Now remember, that this could be one artists opinion given representation in game.

Or even a total coincidence.

But here is, why this is not likely either.

The telescope not being an interactable in Holmes' flat is a conscious decision. They could have simply replaced the scene with a less offending(?) one in the second title and no one would be the wiser. To take it out entirely (in a game that pretty much included every gameplay element of the previous one) - sounds more like a management (not p.c, take out), and not an art departments decision.

Then you put in an easter egg, that on the surface is even more 'riskey'. Having the same women that probably got taken out of the main game hub whipping someone off screen. This clearly is an easter egg. With making an item in game, that most people would click on, uninteractable - and the same item in an area most people wouldn't look at - interactable. Same item class, odd behavior in the main game hub (Holmes' Apartment), expected behavior, in a random game area.

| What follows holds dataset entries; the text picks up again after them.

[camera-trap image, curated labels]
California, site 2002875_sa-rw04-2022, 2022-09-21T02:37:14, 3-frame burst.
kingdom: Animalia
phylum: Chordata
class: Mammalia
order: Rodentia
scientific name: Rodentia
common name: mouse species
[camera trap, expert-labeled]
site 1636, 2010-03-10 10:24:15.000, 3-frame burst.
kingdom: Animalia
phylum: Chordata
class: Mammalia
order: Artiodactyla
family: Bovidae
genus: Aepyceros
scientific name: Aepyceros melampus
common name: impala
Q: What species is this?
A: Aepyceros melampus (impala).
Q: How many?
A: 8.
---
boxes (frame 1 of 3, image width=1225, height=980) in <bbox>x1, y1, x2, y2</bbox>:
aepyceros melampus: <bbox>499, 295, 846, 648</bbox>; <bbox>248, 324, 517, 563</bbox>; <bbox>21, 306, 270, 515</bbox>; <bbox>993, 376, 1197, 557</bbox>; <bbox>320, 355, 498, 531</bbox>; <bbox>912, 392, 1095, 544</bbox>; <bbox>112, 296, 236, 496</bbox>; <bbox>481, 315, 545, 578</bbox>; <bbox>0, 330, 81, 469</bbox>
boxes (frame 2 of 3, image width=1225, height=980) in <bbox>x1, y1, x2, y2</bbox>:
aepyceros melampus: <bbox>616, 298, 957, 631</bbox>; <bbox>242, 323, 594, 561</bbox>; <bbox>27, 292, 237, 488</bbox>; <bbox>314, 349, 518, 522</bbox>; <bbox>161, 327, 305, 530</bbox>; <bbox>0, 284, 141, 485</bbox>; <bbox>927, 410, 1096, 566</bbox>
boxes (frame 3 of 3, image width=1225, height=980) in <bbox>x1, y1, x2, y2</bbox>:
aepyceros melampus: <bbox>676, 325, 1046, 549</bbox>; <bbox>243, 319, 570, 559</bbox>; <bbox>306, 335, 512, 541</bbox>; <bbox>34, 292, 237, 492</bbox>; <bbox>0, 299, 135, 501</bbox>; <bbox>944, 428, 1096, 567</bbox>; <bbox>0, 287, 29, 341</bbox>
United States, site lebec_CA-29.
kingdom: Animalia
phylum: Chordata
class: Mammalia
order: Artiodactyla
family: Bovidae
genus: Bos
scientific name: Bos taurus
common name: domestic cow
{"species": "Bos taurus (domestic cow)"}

But now you put that game item into a game area, that for no apparent reason has people in utter despair (body language) in it - with an in game NPC "painter", staring at her art - miming "what have I done". And the easter egg being the woman from the previous game, whipping someone off screen 'into shape'.

Its all figuratively - and there is room for interpretation, but something like that could very likely have been the intended meaning.

Also - in regards to the "games as art" discussion. This - if intentional - which I believe it to be - is art. So its a nice example of that to look at as well. If it wasn't for four characters in deep despair, and a salesmen, not listening to the person calmly arguing with him, shoving him out of the way - clearly not taking into consideration anything he says - because even if art, its not pleasant to look at.

This strikes me as an internal comment on how the games development went.

Clear? 

Its expected, that this is not widely reported - because the second game was not a critical or economical success. On gamefaqs f.e. you don't even have one person having written a guide for it, also its an easter egg in the game. Also - because it is partly interpretation. 

It being the eighth game in a series no one knew even existed before Crimes and Punishments (making it the second title in most peoples books..  ), is a trope that Giant Bomb created.

See:



If you cant figure out which game I am writing about in what paragraph, and now have an issue, figuring out which one to buy (clue: I don't care), sadly - I can't help you with that.  The game titles already are in the corresponding paragraphs.

Also 90% of the reviews out there downranked the second (eighth) game, with an "what the heck have they done" sentiment.

I hope everything is clear now - and sorry, that I had you interpreting body language of NPCs in a game, where that is literally a gameplay feature.  (Think L.A. Noir.)


----------



## notimp (Jul 15, 2019)

I believe there is one part I havent literally (figuratively- now, actually  ) spelled out yet - and that is, why putting emotional one note archetypes into your game, that are there to conjure up audience emotions - and using that as your main protagonists motivation for action - is bad story telling.

Because you'll end up with a scene, where a Watson reminds a Sherlock Holmes, that - Holmes, we really should help this boy, because he has no parents. And a lame arm.

Which kind of ruins your suspension of disbelief, or in game industry terms - "immersion".

Its the same as if in a movie, you show the audience, an open door - then have a supporting character point at the door and announce "the door is open". Because the audience already knows.

Difference between the first (seventh) and the second (eighth) game - the first one has a proper, well crafted script. The second one hasn't.

The examples given should have shown you that - instead of simply spelling it out for you.


----------